US - The latest USDA monthly production statistics offer a glimpse of the supply dynamics in the US meat protein market during the first three months of 2014, write Steve Meyer and Len Steiner.
The dramatic shortfalls in production (especially in the case of beef) help explain some (not all) the price inflation so far this year. We think the charts below give a good illustration not just of what has happened this year, which is a significant supply contraction. Rather, they show that meat production in the US has been constrained for a number of years.
The initial response from market participants was to find ways to minimize/hide the impact of smaller supplies and higher prices. This was likely done through changes in portion size, changes to the product mix to include less expensive products and also likely smaller margins for all along the supply chain.
At some point end users run out of maneuvering room and significantly higher prices are required to reflect the changes in supply conditions. Add to this the improvement in consumer balance sheets, which tend to have a wealth effect on overall meat consumption. Below are some of the key statistics from the latest USDA production number for May:
Total cattle slaughter for March at 2.450 million head was 5.3 per cent lower than a year ago. In all of the first quarter, cattle slaughter was down 5.2 per cent. Please note that we use average daily numbers in the charts to eliminate the effect of differences in slaughter days from the y/y comparison.
The following chart to the right shows an interesting fact. We saw a similar drop in slaughter during late 2011 and early 2012. However, the impact on production was not as significant as heavier weights offset the decline in slaughter. This year, however, weight gains have been quite small and total beef production in March was down 5 per cent and it was down 4.9 per cent for all of Q1.
Average daily steer slaughter in Q1 was 2.7 per cent from a year ago while average daily heifer slaughter was down 7 per cent and daily cow slaughter declined 8.7 per cent. The reduction in female cattle slaughter accounts for two thirds of the decline in beef output in Q1, which makes sense given the decline in feed costs, improvement in profit outlook for cow-calf operators and the need to rebuild the herd.

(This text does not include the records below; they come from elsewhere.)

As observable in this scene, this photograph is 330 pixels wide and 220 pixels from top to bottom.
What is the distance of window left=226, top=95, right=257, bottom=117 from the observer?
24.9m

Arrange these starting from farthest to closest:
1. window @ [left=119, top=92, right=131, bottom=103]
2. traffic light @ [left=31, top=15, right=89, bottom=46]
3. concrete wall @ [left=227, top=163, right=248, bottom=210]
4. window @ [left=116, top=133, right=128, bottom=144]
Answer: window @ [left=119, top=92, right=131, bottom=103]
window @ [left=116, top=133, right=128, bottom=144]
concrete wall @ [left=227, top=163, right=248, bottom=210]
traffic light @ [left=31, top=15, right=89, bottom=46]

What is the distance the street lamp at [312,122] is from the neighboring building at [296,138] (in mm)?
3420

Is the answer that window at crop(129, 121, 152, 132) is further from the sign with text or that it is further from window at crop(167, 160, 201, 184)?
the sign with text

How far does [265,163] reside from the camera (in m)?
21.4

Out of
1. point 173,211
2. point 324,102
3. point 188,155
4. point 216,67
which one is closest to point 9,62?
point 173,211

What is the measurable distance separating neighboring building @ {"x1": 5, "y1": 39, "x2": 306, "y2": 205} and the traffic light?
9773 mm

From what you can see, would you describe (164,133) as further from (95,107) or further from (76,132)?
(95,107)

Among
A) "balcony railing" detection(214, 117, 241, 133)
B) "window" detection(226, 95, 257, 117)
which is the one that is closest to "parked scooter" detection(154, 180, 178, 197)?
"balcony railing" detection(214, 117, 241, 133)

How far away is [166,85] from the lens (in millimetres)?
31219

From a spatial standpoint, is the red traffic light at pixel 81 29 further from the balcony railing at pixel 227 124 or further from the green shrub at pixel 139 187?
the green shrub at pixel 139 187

Commercial hog slaughter in March was 8.674 million head, down 6.9 per cent from a year ago. This was the biggest decline in monthly hog slaughter since July 2010. While the decline in slaughter was big, heavier hog carcass weights helped offset some of the reduction, with pork production pegged down 4 per cent compared to a year ago.
Pork prices have skyrocketed but not all the increase has been due to smaller pork supplies. Rather, smaller beef supplies and only modest increases in broiler production have caused end users to pay significantly higher prices for pork products. Sow slaughter in March was down 6.5 per cent and daily slaughter in Q1 averaged 5.6 per cent below year ago levels.